» Task prompt:
Beginning at the top of the data below, restate every line word for word until the line containing "NAGOYA NA~771 SMA~P公型" has been included, and omit the pictures.

» Dataset entries:
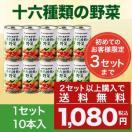 【初めてのお客様限定】【世田谷自然食品公...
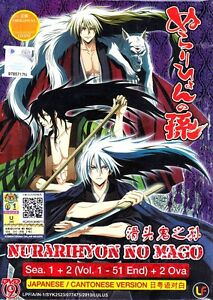 nura rise of the yokai clan live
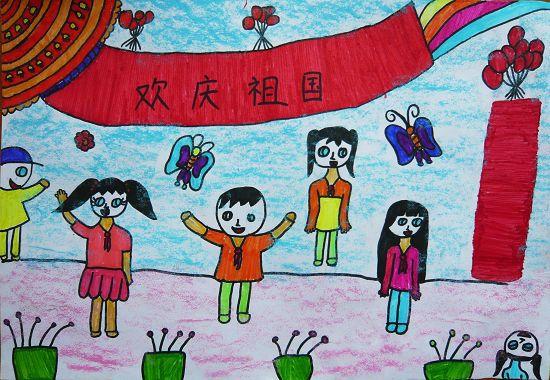 庆国庆儿童画:欢庆祖国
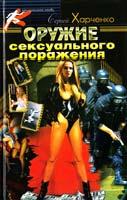 Харченко Сергей Оружие сексуального поражения 966-319-017-5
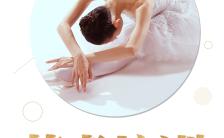 艺术培训艺术考试招生舞蹈美术音乐培训宣传缩略图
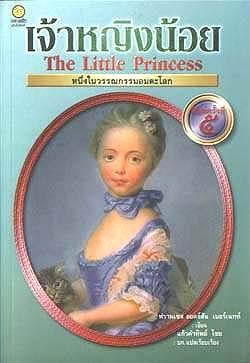 เจ้าหญิงน้อย (The Little Princess)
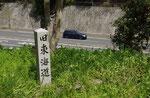旧東海道の標石、後方が三条通り
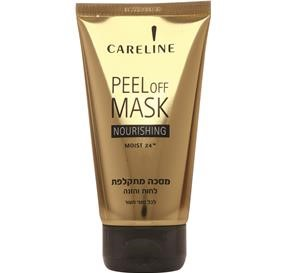 CARELINE PEEL OFF MASK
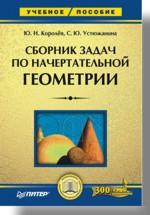 Сборник задач по начертательной геометрии: Учебное пособие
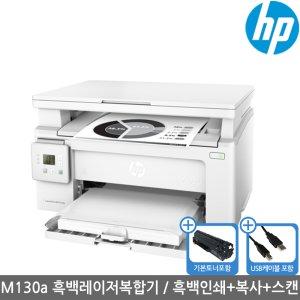 해피머니상품권행사 HP M130a 흑백레이저복합기/KH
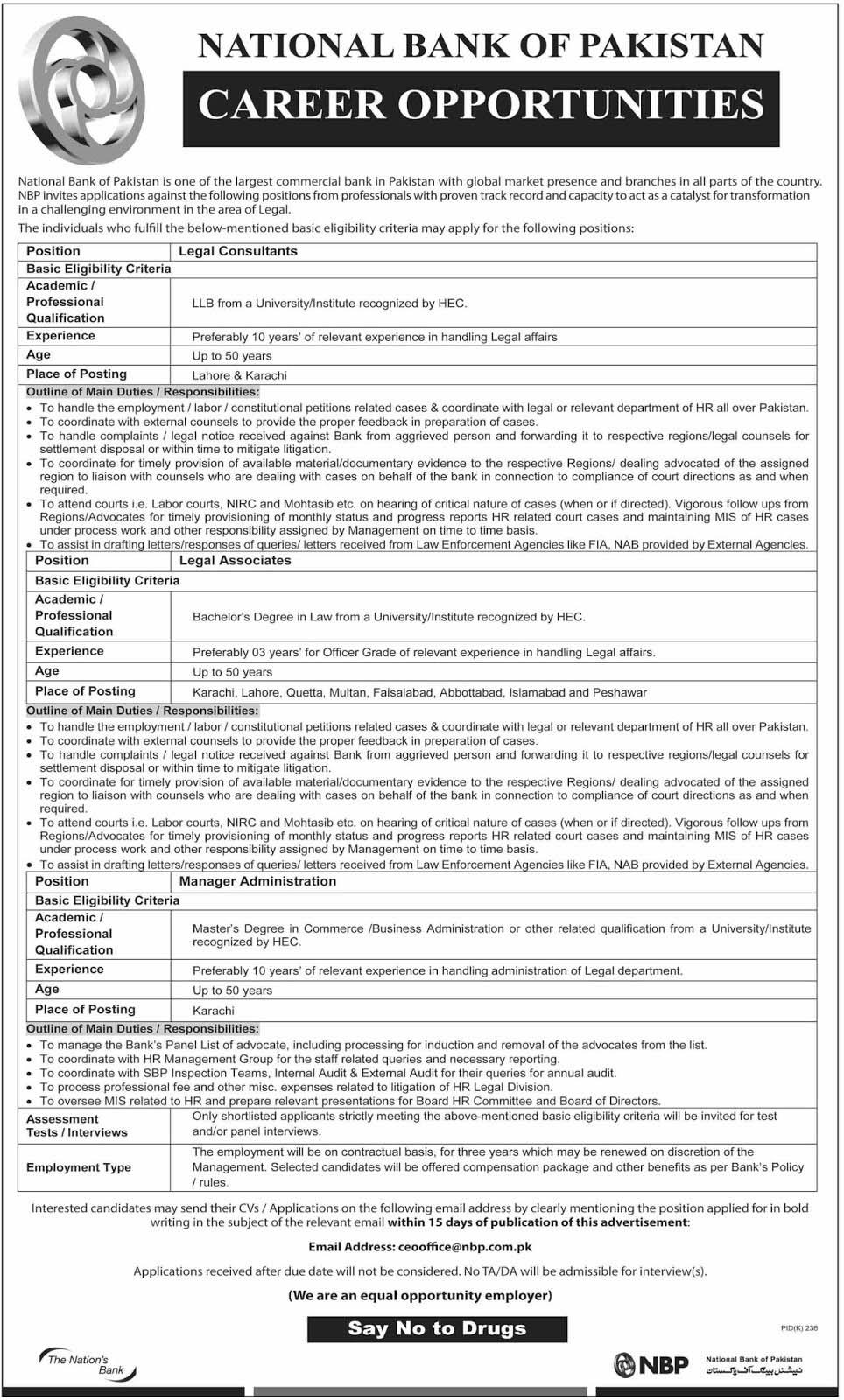 NBP National bank jobs 24 July 2019
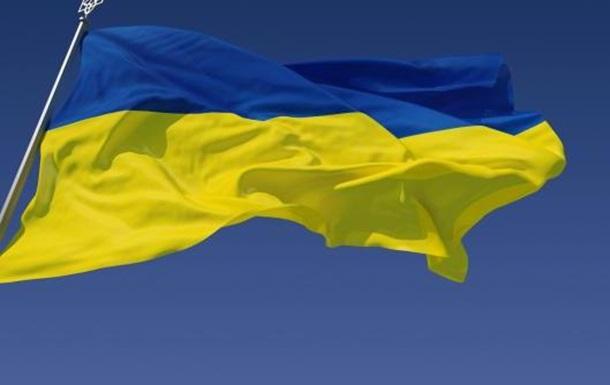 Україна - крок до колапсу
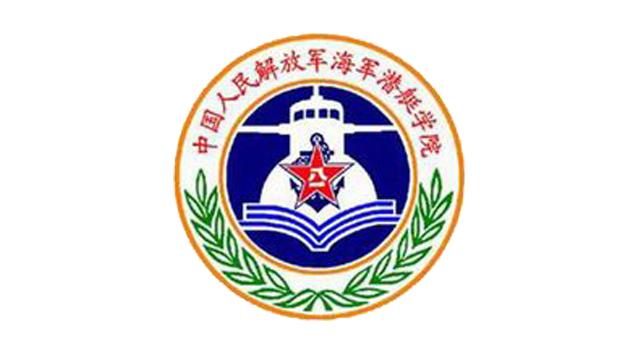 水师潜艇学院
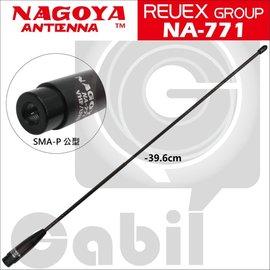 NAGOYA NA~771 SMA~P公型 雙頻天線 手持天線 軟鞭天線 39.6cm A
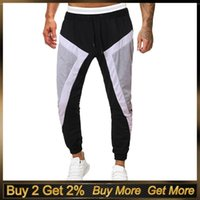 Sports Pants For Men Quick Drying Patchwork Gym Trousers Men...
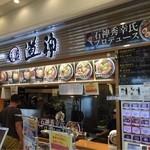 40835950 - 麺屋 道神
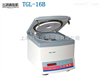 TGL-16B上海安亭/飞鸽 TGL-16B智能数显高速台式离心机 微量血液离心机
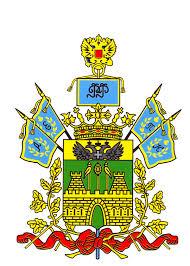 Государственные символы России Символы субъектов РФ  Герб Краснодарского края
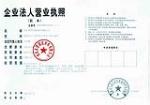 重庆苏澄保温材料有限公司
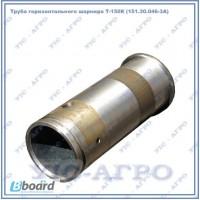 Труба горизонтального шарнира151.30.046-3А, Т-150К ХТЗ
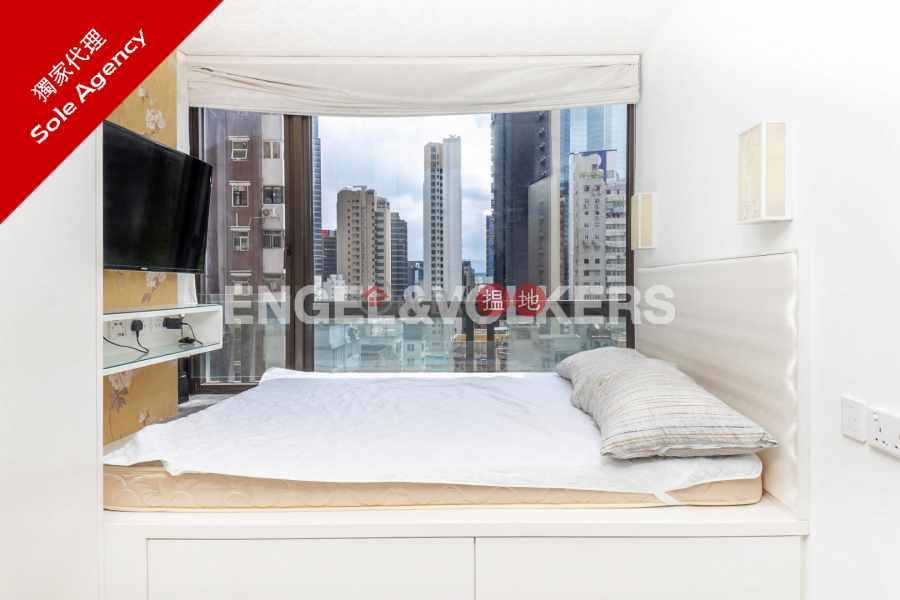 Property Search Hong Kong | OneDay | Residential, Sales Listings | 1 Bed Flat for Sale in Soho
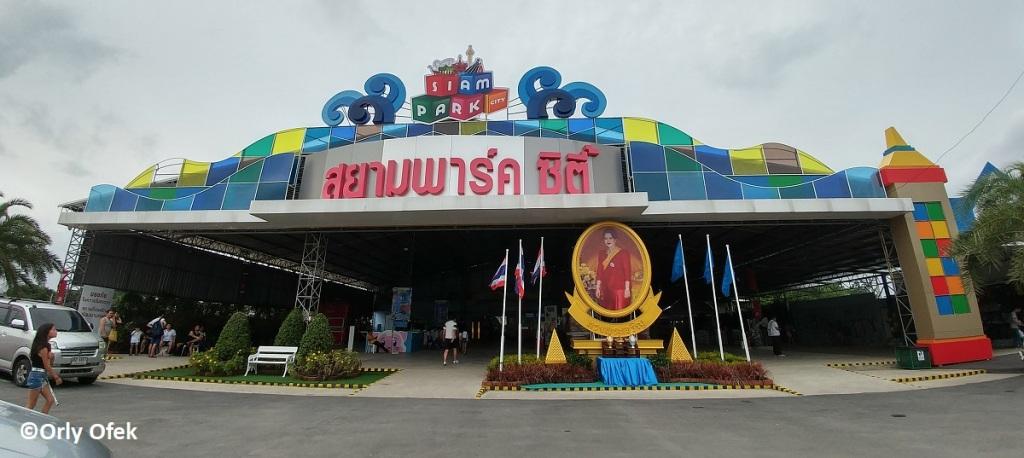 Bangkok-Siam-Park-City-Orly-Ofek-06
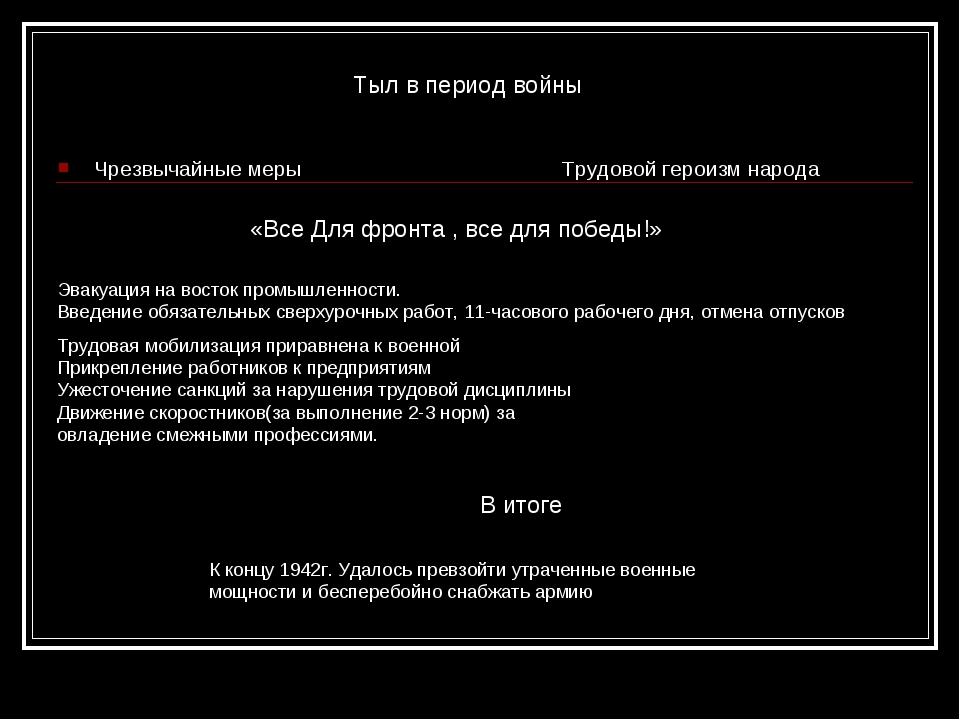 Чрезвычайные меры Трудовой героизм народа «Все Для фронта , все для победы!»...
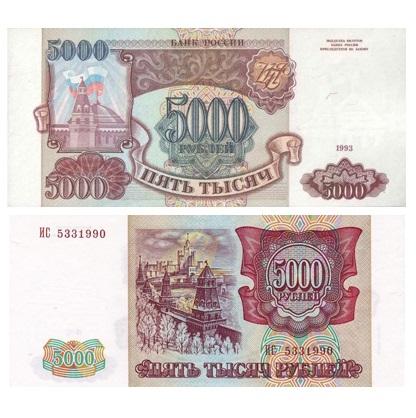 rossiya-5000-rublej-1993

» Answer to this problem:
 【初めてのお客様限定】【世田谷自然食品公...
 nura rise of the yokai clan live
 庆国庆儿童画:欢庆祖国
 Харченко Сергей Оружие сексуального поражения 966-319-017-5
 艺术培训艺术考试招生舞蹈美术音乐培训宣传缩略图
 เจ้าหญิงน้อย (The Little Princess)
旧東海道の標石、後方が三条通り
 CARELINE PEEL OFF MASK
 Сборник задач по начертательной геометрии: Учебное пособие
 해피머니상품권행사 HP M130a 흑백레이저복합기/KH
 NBP National bank jobs 24 July 2019
 Україна - крок до колапсу
 水师潜艇学院
 NAGOYA NA~771 SMA~P公型 雙頻天線 手持天線 軟鞭天線 39.6cm A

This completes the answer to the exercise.